Briskly written soap with down-to-earth types, mostly without the lachrymose contrivances of Hannah’s previous titles...

Sisters in and out of love.

Meghann Dontess is a high-powered matrimonial lawyer in Seattle who prefers sex with strangers to emotional intimacy: a strategy bound to backfire sooner or later, warns her tough-talking shrink. It’s advice Meghann decides to ignore, along with the memories of her difficult childhood, neglectful mother, and younger sister. Though she managed to reunite Claire with Sam Cavenaugh (her father but not Meghann’s) when her mother abandoned both girls long ago, Meghann still feels guilty that her sister’s life doesn’t measure up, at least on her terms.

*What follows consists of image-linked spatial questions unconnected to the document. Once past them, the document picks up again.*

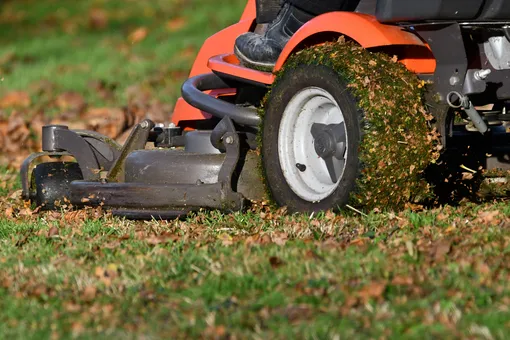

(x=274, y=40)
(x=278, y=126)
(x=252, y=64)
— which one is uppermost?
(x=274, y=40)

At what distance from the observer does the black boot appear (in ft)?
19.9

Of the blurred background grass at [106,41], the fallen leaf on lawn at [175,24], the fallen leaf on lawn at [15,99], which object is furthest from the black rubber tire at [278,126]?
the fallen leaf on lawn at [175,24]

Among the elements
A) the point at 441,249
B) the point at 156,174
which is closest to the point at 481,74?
the point at 441,249

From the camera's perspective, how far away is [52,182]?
6895 mm

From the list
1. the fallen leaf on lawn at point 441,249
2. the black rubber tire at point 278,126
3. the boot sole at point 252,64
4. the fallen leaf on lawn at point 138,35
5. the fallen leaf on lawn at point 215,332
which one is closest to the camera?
the fallen leaf on lawn at point 215,332

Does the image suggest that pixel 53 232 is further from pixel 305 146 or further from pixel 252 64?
pixel 252 64

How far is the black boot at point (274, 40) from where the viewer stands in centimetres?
607

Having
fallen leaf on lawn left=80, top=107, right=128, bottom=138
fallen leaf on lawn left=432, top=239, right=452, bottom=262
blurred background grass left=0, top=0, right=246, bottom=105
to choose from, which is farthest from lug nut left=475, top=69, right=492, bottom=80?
blurred background grass left=0, top=0, right=246, bottom=105

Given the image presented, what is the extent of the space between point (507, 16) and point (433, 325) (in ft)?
6.71

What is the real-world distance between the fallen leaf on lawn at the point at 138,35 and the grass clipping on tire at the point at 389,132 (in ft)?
40.4

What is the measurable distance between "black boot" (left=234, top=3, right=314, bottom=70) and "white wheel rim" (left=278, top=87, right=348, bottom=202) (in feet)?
1.38

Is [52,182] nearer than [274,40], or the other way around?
[274,40]

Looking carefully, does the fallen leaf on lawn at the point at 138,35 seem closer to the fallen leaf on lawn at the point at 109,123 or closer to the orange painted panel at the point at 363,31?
the fallen leaf on lawn at the point at 109,123

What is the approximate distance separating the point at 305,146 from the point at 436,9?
4.14ft
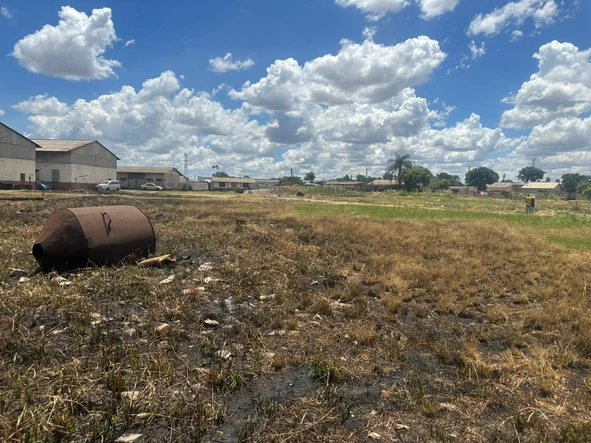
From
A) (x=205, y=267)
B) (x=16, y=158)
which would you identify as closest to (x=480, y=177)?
(x=16, y=158)

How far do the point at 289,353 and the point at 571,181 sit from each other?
168557 millimetres

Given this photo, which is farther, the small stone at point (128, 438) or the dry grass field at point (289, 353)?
the dry grass field at point (289, 353)

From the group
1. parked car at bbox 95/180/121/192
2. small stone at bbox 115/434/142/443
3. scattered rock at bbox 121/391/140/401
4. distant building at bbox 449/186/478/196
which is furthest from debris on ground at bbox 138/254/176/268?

Never married, Claire ekes out a living running a country campground with her dad and is raising her six-year-old daughter on her own. When she falls in love for the first time with an up-and-coming country musician, Meghann is appalled: Bobby Austin is a three-time loser at marriage—how on earth can Claire be so blind? Bobby’s blunt explanation doesn’t exactly satisfy the concerned big sister, who busies herself planning Claire’s dream wedding anyway. And, to relieve the stress, she beds various guys she picks up in bars, including Dr. Joe Wyatt, a neurosurgeon turned homeless drifter after the demise of his beloved wife Diane (whom he euthanized). When Claire’s awful headache turns out to be a kind of brain tumor known among neurologists as a “terminator,” Joe rallies. Turns out that Claire had befriended his wife on her deathbed, and now in turn he must try to save her. Is it too late? Will Meghann find true love at last?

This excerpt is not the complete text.